Apparently, Lockheed-Martin got the contract to serve as prime contractor for a return to the moon, and possibly further travel from there to Mars. Now, when I first heard the ‘back to the moon’ proposal, I assumed it was electoral fluff. How can an agency that decided to scrap such a useful piece of scientific equipment as the Hubble Space Telescope possibly be considering the scientifically pointless mission of putting human beings back on the moon?
I believe that humanity will eventually expand outwards into space. It is advisable due to the small but catastrophic risk of asteroid or comet impact, as well as generally in keeping with an agenda of exploration that I find personally inspiring. The first moon landings were an astonishing demonstration of human ingenuity and American technical and economic might. With present technology, manned spaceflight is a symbolic and political endeavour, not a scientific one. That said, returning to the moon serves no purpose, scientific or political. If we could do it in the 1960s, we can do it again now. Even if you accept the argument that a moon base is necessary for a manned mission to Mars, the enormous question remains of why we should take on such an expedition at this time, with this technology, and the present financial circumstances of the United States.
When it comes to space science, people are very expensive and delicate instruments. Robots might not always work (note all the failed Mars landers), but they don’t require all the food, air, space, and temperature and acceleration control that people do. The things we hope to learn about our solar system and the space beyond are almost certainly better investigated by robots, at this time. And the moon is hardly a profitable place to go looking for new scientific insights. A robot sent somewhere interesting – like Europa – would almost certainly advance science more than sending scores of people to that great airless ball that lights up our night sky and causes our tides.
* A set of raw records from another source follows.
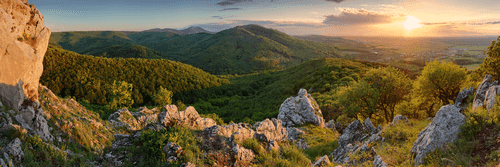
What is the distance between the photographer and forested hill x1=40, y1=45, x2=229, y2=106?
7312 centimetres

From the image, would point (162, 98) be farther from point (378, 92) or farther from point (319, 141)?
point (378, 92)

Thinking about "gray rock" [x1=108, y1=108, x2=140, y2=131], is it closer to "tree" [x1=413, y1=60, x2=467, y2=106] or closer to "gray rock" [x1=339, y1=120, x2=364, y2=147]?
"gray rock" [x1=339, y1=120, x2=364, y2=147]

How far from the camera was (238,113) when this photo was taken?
78.5 m

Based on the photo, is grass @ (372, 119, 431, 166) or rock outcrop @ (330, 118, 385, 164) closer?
grass @ (372, 119, 431, 166)

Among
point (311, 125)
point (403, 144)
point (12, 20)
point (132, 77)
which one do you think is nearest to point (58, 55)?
point (132, 77)

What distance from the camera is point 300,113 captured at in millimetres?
38375

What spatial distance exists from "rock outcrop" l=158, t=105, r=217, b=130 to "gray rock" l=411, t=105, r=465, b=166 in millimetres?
18414

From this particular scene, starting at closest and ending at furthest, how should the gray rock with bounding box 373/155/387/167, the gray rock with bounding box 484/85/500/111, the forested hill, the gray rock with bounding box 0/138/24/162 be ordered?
the gray rock with bounding box 0/138/24/162 < the gray rock with bounding box 373/155/387/167 < the gray rock with bounding box 484/85/500/111 < the forested hill

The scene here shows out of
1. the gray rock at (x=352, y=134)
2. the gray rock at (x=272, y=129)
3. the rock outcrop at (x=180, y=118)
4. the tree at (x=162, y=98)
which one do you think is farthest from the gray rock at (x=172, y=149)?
the tree at (x=162, y=98)

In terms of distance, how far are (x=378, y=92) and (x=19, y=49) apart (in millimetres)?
39988

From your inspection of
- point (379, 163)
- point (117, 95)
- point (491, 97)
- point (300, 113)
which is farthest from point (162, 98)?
point (491, 97)

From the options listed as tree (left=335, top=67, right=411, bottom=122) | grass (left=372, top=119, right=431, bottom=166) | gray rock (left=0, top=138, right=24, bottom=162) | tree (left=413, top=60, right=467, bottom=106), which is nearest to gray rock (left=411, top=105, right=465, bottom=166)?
grass (left=372, top=119, right=431, bottom=166)

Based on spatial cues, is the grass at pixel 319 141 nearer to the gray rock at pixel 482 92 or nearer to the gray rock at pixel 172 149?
the gray rock at pixel 482 92

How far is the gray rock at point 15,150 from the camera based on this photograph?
873 cm
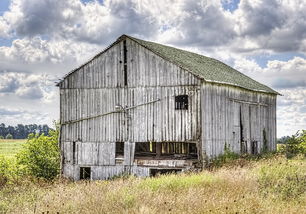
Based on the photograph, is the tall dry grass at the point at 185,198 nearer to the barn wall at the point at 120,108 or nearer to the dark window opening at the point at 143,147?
the barn wall at the point at 120,108

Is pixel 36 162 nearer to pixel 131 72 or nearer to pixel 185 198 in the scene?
pixel 131 72

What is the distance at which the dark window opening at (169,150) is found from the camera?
25.7 m

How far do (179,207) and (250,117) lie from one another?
19.3 m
This plan is especially absurd given the magnitude of public debt in the United States right now. The existing level of federal debt is more than $8.5 trillion, more than $28,000 per person, and the federal budget is sharply in deficit. If we could choose to send people to the moon instead of developing one of the two hugely expensive fighter jets now being rolled out (the F-22 and the Joint Strike Fighter, a $256 billion program), I would be all for it. At least, going back to the moon would do relatively little harm (wasted resources aside). Of course, no such trade-off is being offered. This would be spending over and above the sums already being expended on pricey little projects like the JSF, the DDX destroyer (about $4 billion per ship), and the war in Iraq (more than $300 billion, so far). The comparison to military hardware is a sensible one, since manned spaceflight is, to a large extent, just another massive subsidy to the military aerospace industry. Hopefully, the passing of the mid-term elections will put this white elephant to sleep again.